WRITTEN EXERCISE 1 —
Please repeat word for word the part of the passage on newspaper cost-cutting from "If that’s your" to "poor ‘editorial product’.".
WRITTEN EXERCISE 2 —
In the passage on newspaper cost-cutting, who gets the credit when circulation increases?
WRITTEN EXERCISE 3 —
Carry the passage on newspaper cost-cutting forward from its final sentence.

═════ TEXT SHOWN ═════

Cost-cutting in bean-counting-speak means job-cutting, mainly of older and more experienced (and therefore usually more expensive) staff; if you want to increase profits you look at where the money is haemorrhaging and the easy answer is to identify editorial as the culprit. The green-eyed accountant looks at the high wages, the lavish expenses, the cost of air fares to places that he couldn’t afford even on a once in a lifetime holiday, the level of entertaining… and the number of journalists who seem to spend most of their shifts either sitting around idly or – worse – decamping to the pub.
If that’s your yardstick, cutting costs is simple.
Editorial spend rarely relates directly to profit. If circulation increases, the circulation department gets the credit; if advertising income goes up, the space salesmen get the plaudits. If either of these revenue streams reduces, they all blame a poor ‘editorial product’.

═════ EXTRACTED RECORDS ═════

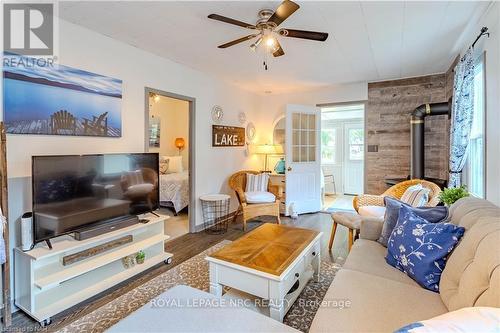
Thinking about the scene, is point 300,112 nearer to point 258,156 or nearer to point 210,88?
point 258,156

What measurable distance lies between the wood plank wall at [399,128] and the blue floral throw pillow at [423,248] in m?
3.22

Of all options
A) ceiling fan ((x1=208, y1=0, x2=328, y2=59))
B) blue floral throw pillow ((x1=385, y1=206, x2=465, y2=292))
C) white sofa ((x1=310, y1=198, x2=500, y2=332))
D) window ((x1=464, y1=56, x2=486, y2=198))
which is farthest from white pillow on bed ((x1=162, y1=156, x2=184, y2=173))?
window ((x1=464, y1=56, x2=486, y2=198))

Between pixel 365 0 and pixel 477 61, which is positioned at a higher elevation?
pixel 365 0

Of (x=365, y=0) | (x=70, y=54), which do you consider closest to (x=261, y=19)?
(x=365, y=0)

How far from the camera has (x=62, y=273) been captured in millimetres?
2102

═════

WRITTEN ANSWER 1 —
If that’s your yardstick, cutting costs is simple.
Editorial spend rarely relates directly to profit. If circulation increases, the circulation department gets the credit; if advertising income goes up, the space salesmen get the plaudits. If either of these revenue streams reduces, they all blame a poor ‘editorial product’.

WRITTEN ANSWER 2 —
The circulation department.

WRITTEN ANSWER 3 —
We can’t argue that we were overmanned. We had writers who never wrote a word, because they were bone idle, and subs who were never asked to sub a story because they weren’t up to the task.
It was a problem by no means restricted to editorial, though. If all the inkies rostered for a shift had actually turned up on any one night, there wouldn’t have been standing room for them, which is why some comps were officially working a 26-week year (at least one of them did only 22 weeks, because it took in holiday time).
But all eyes turned naturally towards editorial where the inkies protested to management that there was something called ‘evening dress allowance’, which they believed meant a special payment for working after dark.
The first pronouncement of Clive Thornton when he arrived as chairman was that the Daily Mirror had more journalists in Holborn than the Sun employed world-wide. In fact the paper had more journalists in Manchester than the Sun had worldwide, and there were so many subs in Withy Grove on some nights that if one of them went to the lavatory he would return to find that somebody had nicked his chair.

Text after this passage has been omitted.